■ Selected text:
---+---

But, with the banks holding on to a million foreclosed properties, representing almost a third of all properties for sale in the U.S. market, I think the banks are now starting to realize that it may be better to renegotiate these subprime loans in order to keep Americans in their homes, rather than having even more foreclosed homes sitting, unsold, on the banks' balance sheets. Banking executives are promising Congress that they will use the government's bailout money "to assist with rewriting residential mortgages" to American families. Citigroup has offered to ease mortgage terms for 130,000 customers, resulting in "workouts of over $20 billion of loans." And it is not just Citigroup that is modifying their loan packages:
Several of the nation’s largest banks have made similar offers to hundreds of thousands of homeowners with plans that may wind up helping a larger pool of troubled borrowers than the government’s plan to partly guarantee home loans. Roughly 1.5 million homes were in foreclosure at the end of June, the last month for which data is available, and economists expect more borrowers to default in the coming months as unemployment rises and home values fall even more.

---+---

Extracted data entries

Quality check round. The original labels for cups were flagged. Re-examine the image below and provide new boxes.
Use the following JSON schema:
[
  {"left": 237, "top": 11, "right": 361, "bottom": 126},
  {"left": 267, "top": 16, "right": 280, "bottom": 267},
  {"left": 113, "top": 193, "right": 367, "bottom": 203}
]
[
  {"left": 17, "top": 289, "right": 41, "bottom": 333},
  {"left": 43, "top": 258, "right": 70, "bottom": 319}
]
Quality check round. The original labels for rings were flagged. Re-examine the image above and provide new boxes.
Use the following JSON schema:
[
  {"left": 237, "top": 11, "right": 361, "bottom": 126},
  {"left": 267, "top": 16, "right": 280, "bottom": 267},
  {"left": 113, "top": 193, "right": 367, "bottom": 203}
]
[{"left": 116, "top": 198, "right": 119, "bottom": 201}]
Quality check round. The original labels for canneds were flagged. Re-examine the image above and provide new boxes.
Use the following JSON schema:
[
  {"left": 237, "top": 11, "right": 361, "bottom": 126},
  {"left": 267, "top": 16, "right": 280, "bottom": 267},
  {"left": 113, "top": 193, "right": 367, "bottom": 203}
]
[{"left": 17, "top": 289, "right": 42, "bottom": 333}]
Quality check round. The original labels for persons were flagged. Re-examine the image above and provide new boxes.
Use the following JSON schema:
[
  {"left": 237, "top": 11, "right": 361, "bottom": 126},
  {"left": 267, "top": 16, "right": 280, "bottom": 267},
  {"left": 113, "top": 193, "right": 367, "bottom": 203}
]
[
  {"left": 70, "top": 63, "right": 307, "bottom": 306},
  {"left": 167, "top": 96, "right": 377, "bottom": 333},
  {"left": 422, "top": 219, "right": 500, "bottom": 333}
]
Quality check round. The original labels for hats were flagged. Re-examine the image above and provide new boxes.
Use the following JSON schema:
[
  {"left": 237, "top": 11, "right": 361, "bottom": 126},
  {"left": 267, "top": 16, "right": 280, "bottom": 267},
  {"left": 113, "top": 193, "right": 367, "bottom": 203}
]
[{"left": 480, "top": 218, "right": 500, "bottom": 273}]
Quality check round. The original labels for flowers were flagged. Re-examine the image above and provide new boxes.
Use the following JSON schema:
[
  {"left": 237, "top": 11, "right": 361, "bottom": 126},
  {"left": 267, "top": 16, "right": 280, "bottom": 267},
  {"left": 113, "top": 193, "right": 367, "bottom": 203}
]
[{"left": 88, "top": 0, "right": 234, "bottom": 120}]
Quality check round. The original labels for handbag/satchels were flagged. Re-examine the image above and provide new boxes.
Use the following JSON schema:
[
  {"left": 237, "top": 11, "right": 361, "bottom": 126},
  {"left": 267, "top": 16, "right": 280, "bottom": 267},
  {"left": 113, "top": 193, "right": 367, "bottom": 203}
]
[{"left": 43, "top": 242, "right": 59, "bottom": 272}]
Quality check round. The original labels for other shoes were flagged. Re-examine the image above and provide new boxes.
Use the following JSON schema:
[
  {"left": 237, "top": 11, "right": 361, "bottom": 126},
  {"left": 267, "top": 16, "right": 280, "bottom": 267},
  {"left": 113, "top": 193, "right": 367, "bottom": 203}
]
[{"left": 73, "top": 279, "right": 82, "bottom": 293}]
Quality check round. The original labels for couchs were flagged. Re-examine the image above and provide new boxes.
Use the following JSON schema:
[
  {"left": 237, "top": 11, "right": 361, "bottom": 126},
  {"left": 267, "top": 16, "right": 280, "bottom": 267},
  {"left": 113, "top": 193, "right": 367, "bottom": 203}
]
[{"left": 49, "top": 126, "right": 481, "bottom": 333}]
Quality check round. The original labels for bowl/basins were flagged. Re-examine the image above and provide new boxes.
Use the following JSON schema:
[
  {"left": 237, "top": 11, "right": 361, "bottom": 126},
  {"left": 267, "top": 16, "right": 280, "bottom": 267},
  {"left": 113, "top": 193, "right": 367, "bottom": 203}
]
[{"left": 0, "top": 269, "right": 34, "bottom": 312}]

---+---

■ Exercise brief: Condense the paragraph beginning "Several of the nation's largest banks" in the text on bank foreclosures into a short bulleted list that keeps its main facts.

■ Answer to this problem:
- Several of the largest U.S. banks have made similar offers to hundreds of thousands of homeowners.
- Their plans may help more troubled borrowers than the government's plan to partly guarantee home loans.
- About 1.5 million homes were in foreclosure at the end of June, the latest month with data.
- Economists expect more defaults in the coming months as unemployment rises and home values fall further.